• [Exercise goal]: Return, word for word, the part of the data that opens with the line containing "Out of all of" and closes with the line containing "3. point (570, 604)", including both of those lines and nothing else.

• [Listed records]:
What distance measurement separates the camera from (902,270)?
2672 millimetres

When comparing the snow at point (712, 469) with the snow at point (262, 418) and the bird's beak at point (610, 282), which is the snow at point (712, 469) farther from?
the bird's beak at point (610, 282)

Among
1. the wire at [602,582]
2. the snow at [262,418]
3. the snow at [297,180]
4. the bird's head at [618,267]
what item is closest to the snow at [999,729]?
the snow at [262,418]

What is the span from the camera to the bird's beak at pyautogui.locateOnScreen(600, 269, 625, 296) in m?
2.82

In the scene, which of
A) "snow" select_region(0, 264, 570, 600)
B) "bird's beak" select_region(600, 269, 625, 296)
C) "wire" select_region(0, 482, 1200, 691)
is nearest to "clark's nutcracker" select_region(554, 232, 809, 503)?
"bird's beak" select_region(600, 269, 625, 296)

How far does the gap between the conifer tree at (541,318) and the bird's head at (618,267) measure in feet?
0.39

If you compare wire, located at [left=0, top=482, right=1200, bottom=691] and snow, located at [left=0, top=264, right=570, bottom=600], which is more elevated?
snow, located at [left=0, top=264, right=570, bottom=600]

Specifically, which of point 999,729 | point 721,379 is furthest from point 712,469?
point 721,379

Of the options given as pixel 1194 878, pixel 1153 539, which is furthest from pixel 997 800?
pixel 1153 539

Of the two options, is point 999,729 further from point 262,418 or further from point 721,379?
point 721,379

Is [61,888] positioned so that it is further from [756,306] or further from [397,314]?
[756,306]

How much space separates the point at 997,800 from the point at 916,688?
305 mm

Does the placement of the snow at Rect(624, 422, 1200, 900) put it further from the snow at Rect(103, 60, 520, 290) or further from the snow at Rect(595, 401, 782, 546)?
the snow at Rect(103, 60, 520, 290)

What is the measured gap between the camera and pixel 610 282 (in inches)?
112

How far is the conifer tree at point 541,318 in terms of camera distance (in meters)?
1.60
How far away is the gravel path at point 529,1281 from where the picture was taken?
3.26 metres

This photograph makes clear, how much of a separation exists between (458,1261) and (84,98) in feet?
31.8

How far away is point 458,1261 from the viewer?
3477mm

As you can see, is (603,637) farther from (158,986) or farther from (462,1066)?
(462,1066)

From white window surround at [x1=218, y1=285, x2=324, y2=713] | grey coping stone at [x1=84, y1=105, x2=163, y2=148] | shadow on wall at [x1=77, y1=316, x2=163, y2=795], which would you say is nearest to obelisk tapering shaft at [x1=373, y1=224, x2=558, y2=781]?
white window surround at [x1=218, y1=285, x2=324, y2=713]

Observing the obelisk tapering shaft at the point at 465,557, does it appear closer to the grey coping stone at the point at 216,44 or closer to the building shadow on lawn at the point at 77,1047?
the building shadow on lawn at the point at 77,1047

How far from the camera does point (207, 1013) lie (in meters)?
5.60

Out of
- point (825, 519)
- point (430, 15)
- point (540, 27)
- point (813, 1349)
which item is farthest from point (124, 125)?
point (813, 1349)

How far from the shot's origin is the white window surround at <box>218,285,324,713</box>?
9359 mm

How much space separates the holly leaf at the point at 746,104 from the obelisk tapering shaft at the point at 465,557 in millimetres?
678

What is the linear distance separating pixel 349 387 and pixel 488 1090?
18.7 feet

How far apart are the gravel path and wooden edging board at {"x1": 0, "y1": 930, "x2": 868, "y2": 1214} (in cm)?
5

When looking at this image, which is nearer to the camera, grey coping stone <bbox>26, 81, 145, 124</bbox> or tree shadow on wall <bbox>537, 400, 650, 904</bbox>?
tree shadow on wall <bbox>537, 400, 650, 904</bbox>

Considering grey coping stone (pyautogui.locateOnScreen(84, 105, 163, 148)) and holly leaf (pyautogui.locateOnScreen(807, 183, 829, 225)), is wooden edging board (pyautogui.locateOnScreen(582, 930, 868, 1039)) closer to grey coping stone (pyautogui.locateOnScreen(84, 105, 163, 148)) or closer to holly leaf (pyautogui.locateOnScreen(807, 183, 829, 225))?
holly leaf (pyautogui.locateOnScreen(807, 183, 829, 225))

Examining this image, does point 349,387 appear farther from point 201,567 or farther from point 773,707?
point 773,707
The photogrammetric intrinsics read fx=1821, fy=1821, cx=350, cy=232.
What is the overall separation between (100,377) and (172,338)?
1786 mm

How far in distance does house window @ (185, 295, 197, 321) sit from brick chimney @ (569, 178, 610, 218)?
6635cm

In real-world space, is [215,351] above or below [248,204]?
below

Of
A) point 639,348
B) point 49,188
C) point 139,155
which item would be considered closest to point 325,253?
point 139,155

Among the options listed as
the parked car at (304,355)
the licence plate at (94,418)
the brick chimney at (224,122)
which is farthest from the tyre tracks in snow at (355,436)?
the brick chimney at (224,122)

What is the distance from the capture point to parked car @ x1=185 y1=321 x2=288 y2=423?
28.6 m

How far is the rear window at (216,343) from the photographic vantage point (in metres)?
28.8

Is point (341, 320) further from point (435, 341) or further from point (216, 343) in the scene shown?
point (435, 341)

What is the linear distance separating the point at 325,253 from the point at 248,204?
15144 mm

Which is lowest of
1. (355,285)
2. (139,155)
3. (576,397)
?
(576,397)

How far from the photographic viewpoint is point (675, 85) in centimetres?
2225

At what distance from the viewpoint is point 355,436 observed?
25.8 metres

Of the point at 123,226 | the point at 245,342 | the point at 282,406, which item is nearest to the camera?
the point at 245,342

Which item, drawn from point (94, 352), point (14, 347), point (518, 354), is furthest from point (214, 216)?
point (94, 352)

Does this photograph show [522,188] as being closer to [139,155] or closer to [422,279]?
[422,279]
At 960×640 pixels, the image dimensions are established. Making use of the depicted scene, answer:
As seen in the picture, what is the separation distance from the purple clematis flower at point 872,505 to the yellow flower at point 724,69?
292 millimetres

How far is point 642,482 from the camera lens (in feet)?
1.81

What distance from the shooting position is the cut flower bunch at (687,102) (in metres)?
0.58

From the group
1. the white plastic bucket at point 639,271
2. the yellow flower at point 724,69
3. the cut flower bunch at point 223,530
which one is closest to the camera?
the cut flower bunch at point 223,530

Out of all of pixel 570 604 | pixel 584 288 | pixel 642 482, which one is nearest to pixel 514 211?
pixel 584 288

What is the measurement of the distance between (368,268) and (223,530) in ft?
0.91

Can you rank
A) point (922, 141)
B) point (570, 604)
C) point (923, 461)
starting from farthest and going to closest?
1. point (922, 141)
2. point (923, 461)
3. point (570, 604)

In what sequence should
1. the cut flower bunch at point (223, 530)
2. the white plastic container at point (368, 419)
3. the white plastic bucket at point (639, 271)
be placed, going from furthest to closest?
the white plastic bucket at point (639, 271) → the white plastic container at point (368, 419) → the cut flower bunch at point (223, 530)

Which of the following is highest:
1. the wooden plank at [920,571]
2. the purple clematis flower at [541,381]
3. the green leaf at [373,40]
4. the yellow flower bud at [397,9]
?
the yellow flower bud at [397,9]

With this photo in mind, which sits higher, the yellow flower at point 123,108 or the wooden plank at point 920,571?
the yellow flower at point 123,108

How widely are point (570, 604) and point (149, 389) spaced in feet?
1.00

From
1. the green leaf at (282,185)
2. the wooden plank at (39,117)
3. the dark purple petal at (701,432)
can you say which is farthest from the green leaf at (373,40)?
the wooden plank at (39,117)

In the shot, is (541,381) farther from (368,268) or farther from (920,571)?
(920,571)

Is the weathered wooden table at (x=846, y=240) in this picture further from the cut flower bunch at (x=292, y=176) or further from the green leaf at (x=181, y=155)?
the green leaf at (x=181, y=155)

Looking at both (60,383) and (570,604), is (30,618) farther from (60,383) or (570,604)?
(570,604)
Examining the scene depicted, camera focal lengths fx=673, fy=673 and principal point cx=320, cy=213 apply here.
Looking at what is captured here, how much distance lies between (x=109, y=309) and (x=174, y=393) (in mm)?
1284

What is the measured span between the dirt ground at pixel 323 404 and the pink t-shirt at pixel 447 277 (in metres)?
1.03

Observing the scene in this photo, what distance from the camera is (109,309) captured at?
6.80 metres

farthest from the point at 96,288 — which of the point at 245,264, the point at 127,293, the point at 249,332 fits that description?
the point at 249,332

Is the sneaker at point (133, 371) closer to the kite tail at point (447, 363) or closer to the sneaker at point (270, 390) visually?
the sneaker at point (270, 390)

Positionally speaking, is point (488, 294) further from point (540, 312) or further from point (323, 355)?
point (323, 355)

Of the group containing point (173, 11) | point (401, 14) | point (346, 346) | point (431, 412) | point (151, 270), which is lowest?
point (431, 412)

• [Problem solution]:
Out of all of pixel 570 604 | pixel 584 288 | pixel 642 482, which one is nearest to pixel 514 211?
pixel 584 288

What is the measurement of the distance between (368,268) and (223,530) in ft?
0.91

Can you rank
A) point (922, 141)
B) point (570, 604)
C) point (923, 461)
starting from farthest and going to closest?
1. point (922, 141)
2. point (923, 461)
3. point (570, 604)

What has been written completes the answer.